La verdad es que es un buen tío, en varias ocasiones que estuve muy solo me hizo compañía, me apoyó, me dio buenos consejos. Llegamos al acuerdo de mantener la amistad sin molestarnos, él vendría al menos una vez al año a saludarme y el resto del tiempo cada uno iría a su aire. Así lo hizo. A través de los años paseamos juntos, en alguna ocasión le dimos al alpiste más de lo debido y como no aguantaba nada le tenía que dejar dormir en casa y me contaba historias de ninfas y hados que sonrojarían al pirata más disipado.

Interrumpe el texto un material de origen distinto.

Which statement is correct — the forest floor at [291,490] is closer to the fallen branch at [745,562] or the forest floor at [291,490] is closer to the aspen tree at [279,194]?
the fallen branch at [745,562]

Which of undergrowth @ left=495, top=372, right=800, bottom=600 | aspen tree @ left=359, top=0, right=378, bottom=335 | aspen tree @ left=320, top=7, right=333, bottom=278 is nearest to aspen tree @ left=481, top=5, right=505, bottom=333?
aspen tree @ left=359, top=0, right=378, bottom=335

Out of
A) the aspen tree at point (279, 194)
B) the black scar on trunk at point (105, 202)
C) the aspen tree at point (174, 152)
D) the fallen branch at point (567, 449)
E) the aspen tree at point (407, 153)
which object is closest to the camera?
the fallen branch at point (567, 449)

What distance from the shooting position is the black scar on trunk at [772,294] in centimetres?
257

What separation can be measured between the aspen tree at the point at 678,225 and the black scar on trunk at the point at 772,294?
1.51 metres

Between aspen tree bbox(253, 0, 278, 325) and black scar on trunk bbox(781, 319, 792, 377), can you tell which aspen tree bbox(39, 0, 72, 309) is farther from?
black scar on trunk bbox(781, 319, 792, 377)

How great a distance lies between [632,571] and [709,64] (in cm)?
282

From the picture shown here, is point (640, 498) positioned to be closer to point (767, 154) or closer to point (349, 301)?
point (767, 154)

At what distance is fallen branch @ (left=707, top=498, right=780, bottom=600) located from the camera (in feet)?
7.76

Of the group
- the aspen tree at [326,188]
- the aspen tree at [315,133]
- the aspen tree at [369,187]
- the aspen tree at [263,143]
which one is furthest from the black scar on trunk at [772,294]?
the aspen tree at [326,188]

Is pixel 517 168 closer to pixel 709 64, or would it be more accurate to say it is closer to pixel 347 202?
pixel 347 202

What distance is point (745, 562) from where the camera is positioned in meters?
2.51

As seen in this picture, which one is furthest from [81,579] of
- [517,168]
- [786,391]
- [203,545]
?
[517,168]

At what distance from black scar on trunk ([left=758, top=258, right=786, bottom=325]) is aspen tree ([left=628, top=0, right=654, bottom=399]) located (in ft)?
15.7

Pero últimamente aparece más a menudo. Como ayer que mi mujer había salido y antes de materializarse en la habitación oí una voz que decía:

—Oye, no te mosquees que soy yo…¿Molesto?

—No hombre, dichosos los ojos…estaba entreteniéndome en el ordenador, siéntate aquí en el sofá…¿Una copita?

—No,no, gracias…últimamente el alcohol me pone muy melancólico, mejor un cafelito si no es molestia…

—Claro que sí, te lo pondré bien caliente con un buen trozo de bizcocho….

—Si te empeñas...

–Te noto más delgado, algo desmejorado…

Se me hizo un nudo en la garganta verle allí sentado mojando el bollo en el café y mirándome con ojos tristes.

—¿Ocurre algo que debiera saber?¿Se va a acabar el mundo, el universo o algo así?

—No, no, nada de eso— sonrió sorbiendo el café — Es sólo que se está reestructurando el escalafón…

—¿La jerarquía?

—Eso es.

—¿Y a ti como te afecta eso?

—Pues me afecta moralmente más que nada…después de tanto trabajar y preocuparme ahora me quieren jubilar, eso sí, con todos los trienios estelares…

—Bueno, estarás contento, te mereces un descanso…

—Sí, descanso…un aburrimiento, el ostracismo…

—¿Y porqué te quieren jubilar?

—Por lo de siempre, andan mal de presupuesto, la jerarquía está inflada de gente que entra por enchufe, porque conocen a alguna Potestad, a algún Trono, a alguna Dominación, incluso los hay que tienen mano cerca de los Querubines y Serafines…y éstos que se supone que deberían de dar ejemplo meten a todos sus parientes en el funcionariato aunque sea de simple ángel para luego ir trepando poco a poco. Puro Nepotismo. Y claro, cuando tiran de organigrama y ven que sobra un montón de personal siempre pagan el pato los que no tienen buenas agarraderas…y ese es mi caso.

—¿Y tú que eres? ¿Ángel o alguna de esas otras cosas que has nombrado?

—Yo empecé de ángel de base bastante antes de lo que vosotros llamáis el “Big Bang” y poco a poco, gracias a mi esfuerzo, porque todo hay que decirlo, pasé oposición tras oposición y ahora estoy en la escala veintitrés o sea que soy Trono y ya estaba hincando los codos para presentarme a otro examen para la plaza de Querubín, que eso son ya palabras mayores y de conseguirlo estaría a las puertas del cargo más alto jamás creado: Serafín.

—¿Y llegarías a Serafín?

—Muy difícil, cuestión de tiempo y esfuerzo, quizás dentro de los próximos diez a quince milenios.

—Y ¿Qué piensas hacer?

—Pues no sé, resignarme…pasear, tomar el sol y encargarme de algún trabajillo de atención a los humanos…

—Pues lo siento…pero aquí tienes tu casa, puedes venir a verme siempre que quieras…

—Te lo agradezco…¿Te importa que me quede aquí en el sofá un ratito? tú puedes seguir con tus cosas, no voy a molestarte…

Vuelvo al ordenador y sigo con mi tarea, él saca su ipod y se pone los cascos mientras se tumba en el sofá. Me levanto y le echo una manta por encima. Sigo trabajando, al cabo de un rato le miro y veo que se ha quedado dormido. Pobre, me da pena, toda la eternidad con las oposiciones, o de jubilata vagando sin nada que hacer…al menos los humanos tarde o temprano cascamos y a otra cosa mariposa.